• WHAT TO DO: Reproduce every entry below verbatim, keeping each line unchanged and in its original order.

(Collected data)
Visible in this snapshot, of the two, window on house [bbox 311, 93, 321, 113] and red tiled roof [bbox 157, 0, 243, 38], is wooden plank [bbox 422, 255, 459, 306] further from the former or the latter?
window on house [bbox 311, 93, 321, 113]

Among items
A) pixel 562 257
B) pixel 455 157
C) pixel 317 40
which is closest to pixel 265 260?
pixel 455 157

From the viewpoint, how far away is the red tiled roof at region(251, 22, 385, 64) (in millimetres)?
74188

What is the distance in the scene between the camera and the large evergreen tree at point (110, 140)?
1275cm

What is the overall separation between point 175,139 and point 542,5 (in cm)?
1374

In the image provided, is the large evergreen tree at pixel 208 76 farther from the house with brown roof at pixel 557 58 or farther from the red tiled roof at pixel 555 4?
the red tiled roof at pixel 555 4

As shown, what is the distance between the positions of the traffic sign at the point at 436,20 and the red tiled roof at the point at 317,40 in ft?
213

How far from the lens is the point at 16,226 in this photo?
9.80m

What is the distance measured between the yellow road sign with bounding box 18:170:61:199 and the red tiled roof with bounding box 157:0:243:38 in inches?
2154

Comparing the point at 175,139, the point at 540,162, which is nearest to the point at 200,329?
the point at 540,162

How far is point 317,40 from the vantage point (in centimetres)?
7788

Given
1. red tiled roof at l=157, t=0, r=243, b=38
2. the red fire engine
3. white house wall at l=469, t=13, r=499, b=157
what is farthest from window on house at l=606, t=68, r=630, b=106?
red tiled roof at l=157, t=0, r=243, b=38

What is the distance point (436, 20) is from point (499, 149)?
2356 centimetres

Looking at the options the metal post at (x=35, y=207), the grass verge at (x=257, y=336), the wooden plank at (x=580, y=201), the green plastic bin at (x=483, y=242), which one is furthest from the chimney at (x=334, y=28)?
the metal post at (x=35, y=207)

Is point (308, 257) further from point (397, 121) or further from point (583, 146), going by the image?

• ANSWER IN FULL:
Visible in this snapshot, of the two, window on house [bbox 311, 93, 321, 113] and red tiled roof [bbox 157, 0, 243, 38], is wooden plank [bbox 422, 255, 459, 306] further from the former or the latter?
window on house [bbox 311, 93, 321, 113]

Among items
A) pixel 562 257
B) pixel 455 157
C) pixel 317 40
which is closest to pixel 265 260?
pixel 455 157

From the viewpoint, how far away is the red tiled roof at region(251, 22, 385, 64) (in millimetres)?
74188

What is the distance in the scene between the camera and the large evergreen tree at point (110, 140)?
1275cm

What is the overall separation between point 175,139 and point 542,5 (in cm)?
1374

In the image provided, is the large evergreen tree at pixel 208 76 farther from the house with brown roof at pixel 557 58 or farther from the red tiled roof at pixel 555 4?
the red tiled roof at pixel 555 4

As shown, what is the distance between the positions of the traffic sign at the point at 436,20 and the red tiled roof at the point at 317,40 in ft?
213

How far from the lens is the point at 16,226 in this photo?
9.80m

What is the distance measured between the yellow road sign with bounding box 18:170:61:199 and the red tiled roof with bounding box 157:0:243:38 in inches?
2154

Comparing the point at 175,139, the point at 540,162, which is nearest to the point at 200,329?
the point at 540,162

How far is point 317,40 from the vantage point (in centimetres)?
7788

Given
1. red tiled roof at l=157, t=0, r=243, b=38
2. the red fire engine
3. white house wall at l=469, t=13, r=499, b=157
what is farthest from window on house at l=606, t=68, r=630, b=106?
red tiled roof at l=157, t=0, r=243, b=38

What is the distance point (436, 20) is from point (499, 149)?
2356 centimetres

Looking at the options the metal post at (x=35, y=207), the grass verge at (x=257, y=336), the wooden plank at (x=580, y=201), the green plastic bin at (x=483, y=242), which one is furthest from the chimney at (x=334, y=28)?
the metal post at (x=35, y=207)

Is point (308, 257) further from point (397, 121) or further from point (583, 146), going by the image?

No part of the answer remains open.